After a career spent in startups–variously as a manager, executive, and consultant–Rithesh Menon was ready to become a business owner. The New York City-based digital media and marketing exec saw startups he worked with through over $50 million in fundraising, and one successful exit. Now, it was his turn to be an entrepreneur.

“I got tired of working for people,” he said. “I’m a better boss.”

In February 2022, Menon began his search to acquire a business that fit his budget and his interests. Some major issues were revealed during due diligence on his acquisition that led to Menon cutting his offer price. 

Fortunately, a trio of DueDilio professionals in finance, legal, and technical due diligence were on hand to keep the deal from going off the rails. With his due-diligence team’s help, in September 2022, his seller accepted his lowered offer–and Menon achieved his dream of becoming a first-time business owner. 

Read on for full details on how Menon found the right business for his interests and budget, and navigated a complex due diligence journey.

TABLE OF CONTENTS

The Search for the Right Acquisition

Back in 2021, Menon began his acquisition search online, reading Instagram influencers in entrepreneurship and financial pros’ opinions on popular online buy-sell platforms. After ruling out brick-and-mortar retail due to aggressive PE firms offering over-inflated valuations in that space, Menon’s focus shifted to more familiar ground: technology.

His new target? A SaaS business founded at least 5 years ago, with at least 50 percent margins.
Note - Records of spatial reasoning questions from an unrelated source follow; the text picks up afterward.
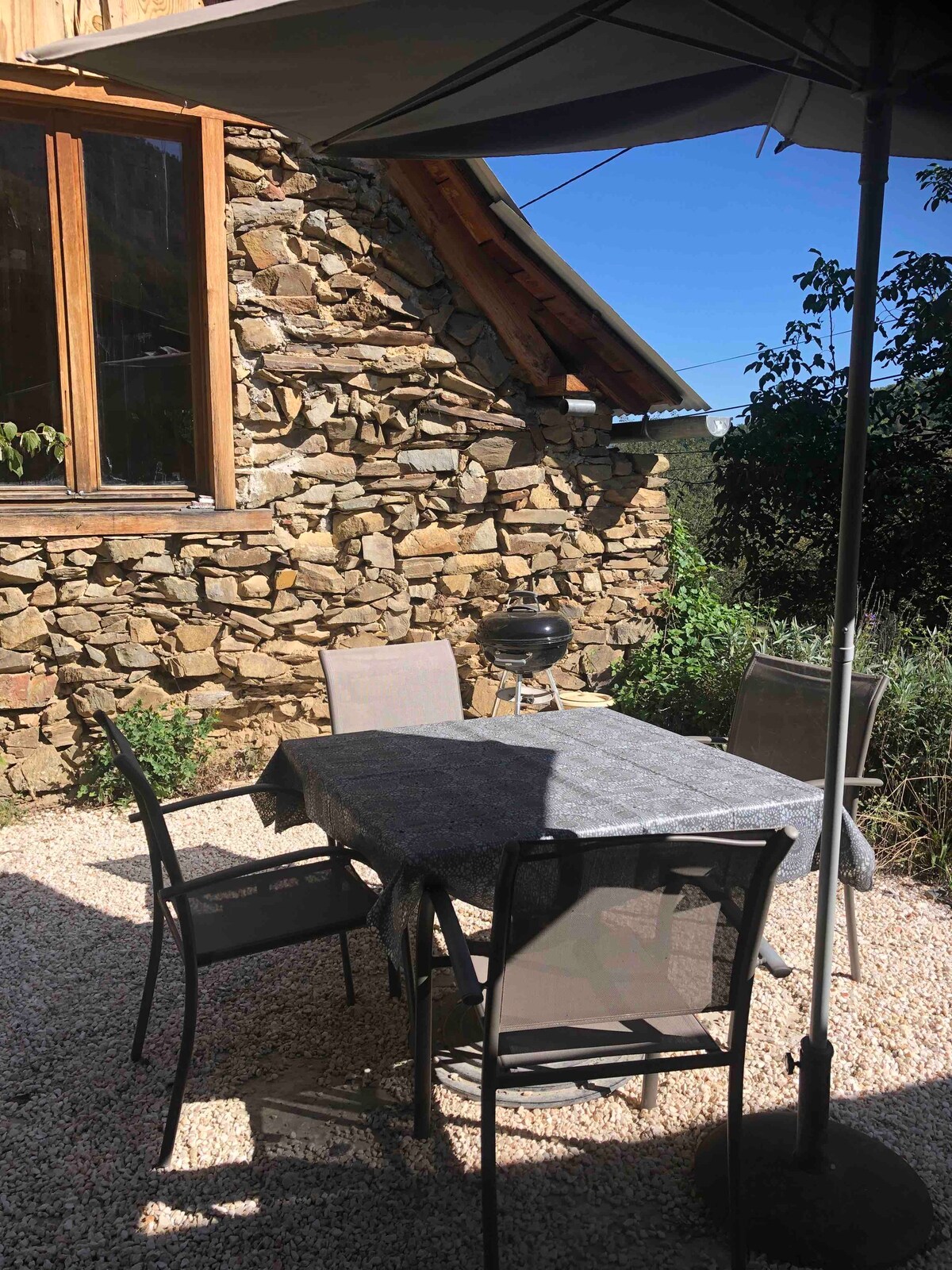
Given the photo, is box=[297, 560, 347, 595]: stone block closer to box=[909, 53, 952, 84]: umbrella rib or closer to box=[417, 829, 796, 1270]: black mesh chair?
box=[417, 829, 796, 1270]: black mesh chair

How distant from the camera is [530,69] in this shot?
228 cm

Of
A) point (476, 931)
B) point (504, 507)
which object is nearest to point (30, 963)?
point (476, 931)

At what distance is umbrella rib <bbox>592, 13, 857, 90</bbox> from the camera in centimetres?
186

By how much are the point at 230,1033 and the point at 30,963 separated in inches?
35.6

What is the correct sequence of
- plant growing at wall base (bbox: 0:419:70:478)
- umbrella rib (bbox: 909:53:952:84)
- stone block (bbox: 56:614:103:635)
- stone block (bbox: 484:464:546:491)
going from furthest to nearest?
stone block (bbox: 484:464:546:491)
stone block (bbox: 56:614:103:635)
plant growing at wall base (bbox: 0:419:70:478)
umbrella rib (bbox: 909:53:952:84)

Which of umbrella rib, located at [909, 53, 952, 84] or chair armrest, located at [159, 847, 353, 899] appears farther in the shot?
chair armrest, located at [159, 847, 353, 899]

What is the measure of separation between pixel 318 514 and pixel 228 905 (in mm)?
2858

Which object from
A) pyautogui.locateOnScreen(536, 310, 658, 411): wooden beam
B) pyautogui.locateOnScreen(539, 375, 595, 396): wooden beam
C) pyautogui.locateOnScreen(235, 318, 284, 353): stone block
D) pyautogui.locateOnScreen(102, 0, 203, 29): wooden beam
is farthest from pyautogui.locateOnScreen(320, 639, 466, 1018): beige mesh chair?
pyautogui.locateOnScreen(102, 0, 203, 29): wooden beam

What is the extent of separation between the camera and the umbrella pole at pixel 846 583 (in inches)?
74.6

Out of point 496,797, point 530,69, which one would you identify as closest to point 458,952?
point 496,797

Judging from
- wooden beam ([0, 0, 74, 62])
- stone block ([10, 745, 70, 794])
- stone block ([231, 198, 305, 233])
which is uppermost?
wooden beam ([0, 0, 74, 62])

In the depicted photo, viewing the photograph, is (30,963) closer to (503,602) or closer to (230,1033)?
(230,1033)

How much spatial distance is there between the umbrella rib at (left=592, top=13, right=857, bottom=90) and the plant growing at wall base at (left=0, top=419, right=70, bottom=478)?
3321 mm

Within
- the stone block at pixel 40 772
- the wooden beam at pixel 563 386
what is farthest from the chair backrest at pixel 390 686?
the wooden beam at pixel 563 386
Also, the business should be low-glamor, so it wouldn’t attract a lot of buyers and spark a bidding war.

The birth of his daughter in December 2021 crystallized his drive to buy a business. In February, he started asking around his network of brokers and other M&A pros for leads. One month later, a broker sent him a listing that caught his eye: A SaaS business that provided a full suite of website and digital marketing tools to audiologists. Menon liked that the business was so niched that it had little competition, but the platform held lots of opportunity to expand and offer similar services to doctors in other practice specialties.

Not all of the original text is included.